An Iraqi worker operates valves at the Nahran Omar oil refinery near the city of Basra, southeast of Baghdad, Iraq.
The Pentagon can't properly account for most of the $9.1 billion meant to rebuild Iraq that the department was given responsibility for, according to a new report from the special inspector general who polices the spending of these funds.
The report doesn't suggest that all $8.7 billion in the Development Fund for Iraq wasn't spent the way that it was intended, though it strains credulity to believe it all was.
But the report is pretty clear that the Pentagon never put in place the sort of management controls it should have to properly account for the funds in its care. As the report suggests, money could have been stolen or misused without the Pentagon's knowledge because of its weak controls.
The money in the account comes from Iraqi oil revenues and confiscated financial accounts like those once belonging to Saddam Hussein or his sons.

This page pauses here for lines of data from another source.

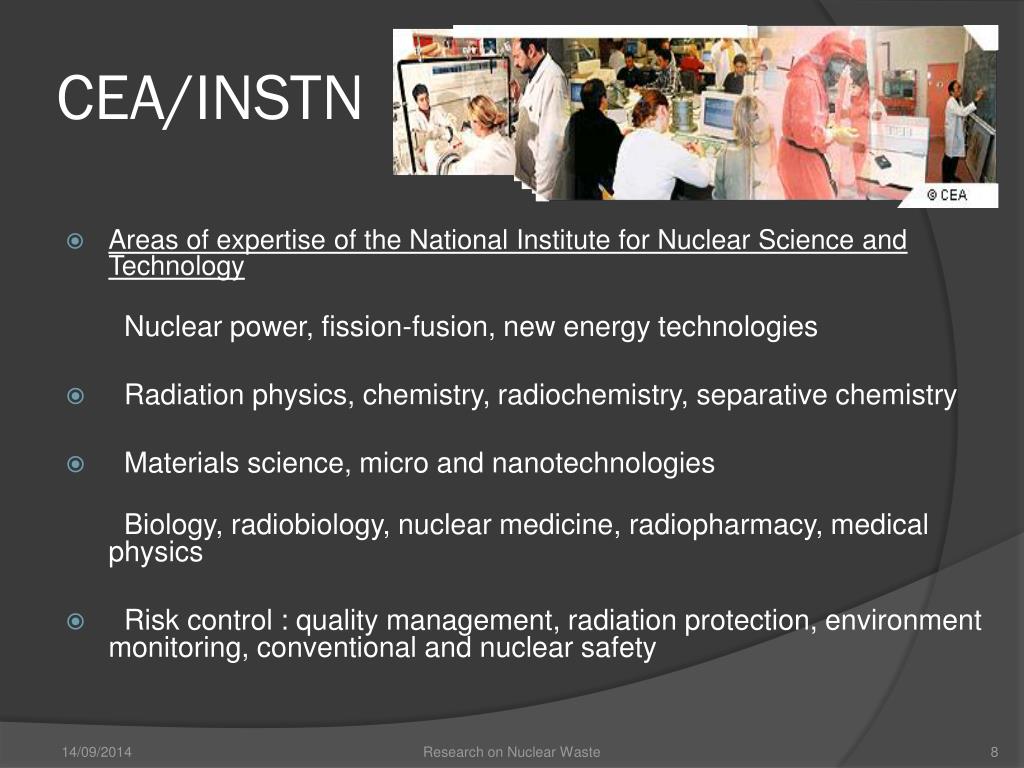 CEA/INSTN

© CEA

Areas of expertise of the National Institute for Nuclear Science and Technology

Nuclear power, fission-fusion, new energy technologies

Radiation physics, chemistry, radiochemistry, separative chemistry

Materials science, micro and nanotechnologies

Biology, radiobiology, nuclear medicine, radiopharmacy, medical physics

Risk control : quality management, radiation protection, environment monitoring, conventional and nuclear safety

14/09/2014

Research on Nuclear Waste

8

An excerpt from the report's executive summary:
Weaknesses in DoD’s financial and management controls left it unable to properly account for $8.7 billion of the $9.1 billion in DFI funds it received for reconstruction activities in Iraq. This situation occurred because most DoD organizations receiving DFI funds did not establish the required Department of the Treasury accounts and no DoD organization was designated as the executive agent for managing the use of DFI funds. The breakdown in controls left the funds vulnerable to inappropriate uses and undetected loss.